_PROVIDED PASSAGE:_
--------

Troubleshoot IIS problems

Last month, I introduced you to heap corruption and the PageHeap functionality of ntdll.dll. This month, I show you how to use Windows Debugger (WinDbg) and PageHeap to troubleshoot heap corruption. You set up PageHeap differently in Windows 2000 and Windows NT, and I address the setup in each OS separately.

Preliminaries
Be sure to set up heap troubleshooting for the first time on a test machine to familiarize yourself with the process. Some changes can adversely affect Windows if you don't make them properly. When you're finished troubleshooting the problem, be sure to reset the system to its previous state. The settings I show you how to enable use a lot of resources and affect computer performance.

Because of the random nature of heap corruption problems, I've written a simple .dll file called debug.dll that doesn't cause a crash by itself in a test environment. (If you use debug.dll in a production environment under load, however, it will probably cause a crash.) Rather, this .dll file shows you how the PageHeap functionality of ntdll.dll lets you track down a problem after you think that a program has heap corruption. (Note that these techniques let you debug any DLL or component on your server.)

--------

_DATASET CONTENT:_
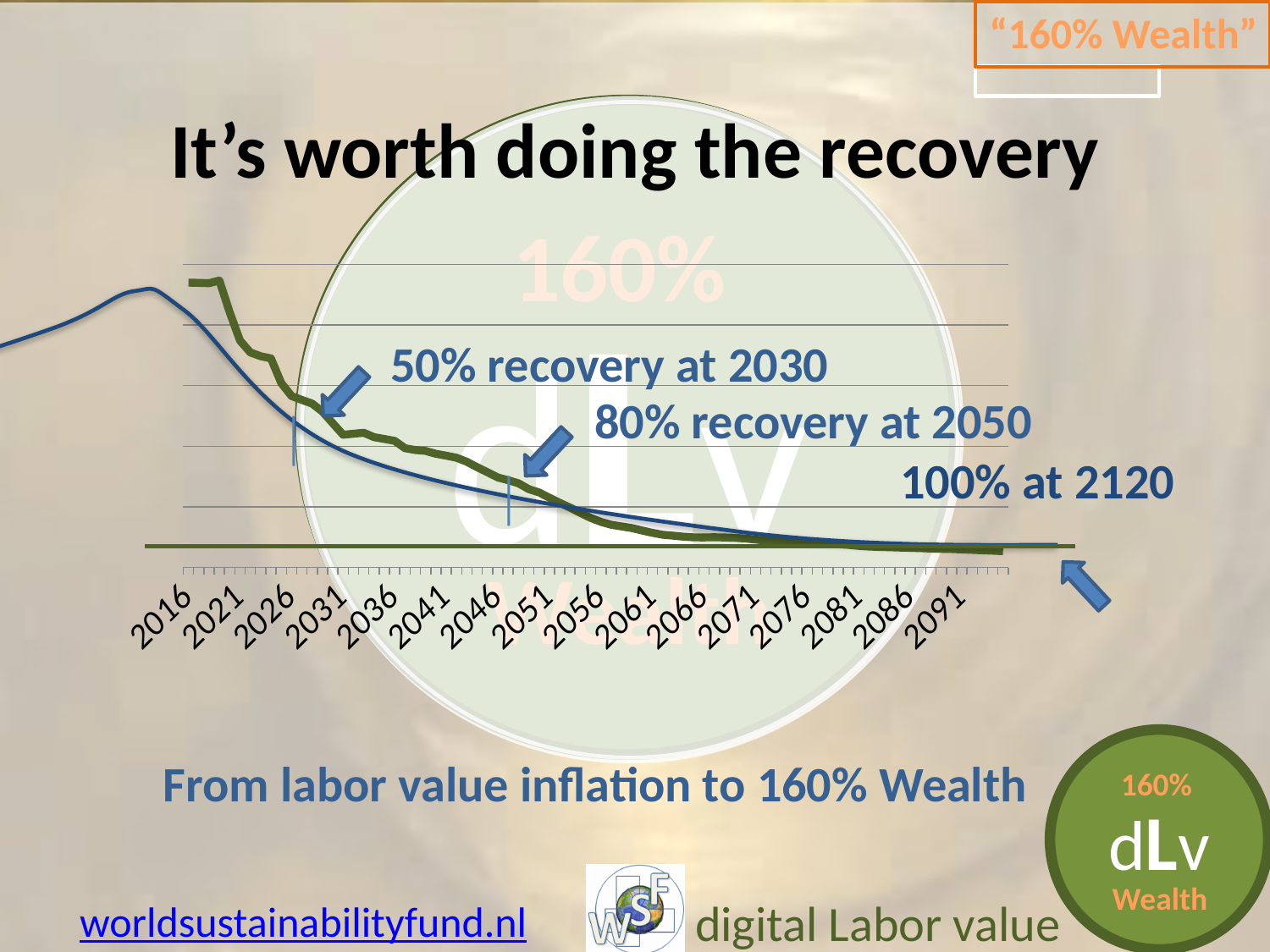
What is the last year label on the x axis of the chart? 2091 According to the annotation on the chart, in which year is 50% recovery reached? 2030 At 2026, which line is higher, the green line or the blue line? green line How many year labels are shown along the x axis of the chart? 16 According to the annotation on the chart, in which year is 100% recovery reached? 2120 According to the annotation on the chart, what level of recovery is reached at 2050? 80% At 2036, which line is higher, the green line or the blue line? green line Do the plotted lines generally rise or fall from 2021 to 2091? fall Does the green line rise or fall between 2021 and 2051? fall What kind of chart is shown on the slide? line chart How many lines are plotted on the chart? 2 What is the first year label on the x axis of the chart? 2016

--------

_TO DO:_
Continue the article above on troubleshooting IIS heap corruption, starting right after its last sentence.

_OUTPUT OF THE EXERCISE:_
Before you can begin test debugging, you need to run debug.dll. Download it from the Code Library on the IIS Administrator Web site (http://www.iisadministrator.com) to your Default Web Site's Scripts directory (or the directory you use to run scripts). Attach WinDbg to IIS. (For information about attaching WinDbg to IIS, see "Using the Windbg Debugging Tool," July 2001.) Now, run the program by opening a browser and typing the URL

http://localhost/scripts/debug.dll?overrun

You probably won't see anything unusual after entering this URL. But after you set up the heap-corruption tools, I'll instruct you to enter the URL again, and you'll see how the results differ. For now, select Break from the Debug menu to break into the program you're debugging. Then, select Debug, Stop Debugging. Click Yes when the Save base workspace information dialog box appears.

Ntdll.dll and Memory Allocation
The heap-corruption tools you're using are WinDbg and the PageHeap functionality in NT's memory manager routine, ntdll.dll. (Note that pageheap.exe is simply a tool that sets global flags to enable the PageHeap functionality in ntdll.dll.) When a request for memory comes in, ntdll.dll grants the requesting program as many bytes of memory as the program requests, usually beginning with the next available space following the previous request's allocation. When you enable PageHeap, ntdll.dll allocates memory on a much grander scale.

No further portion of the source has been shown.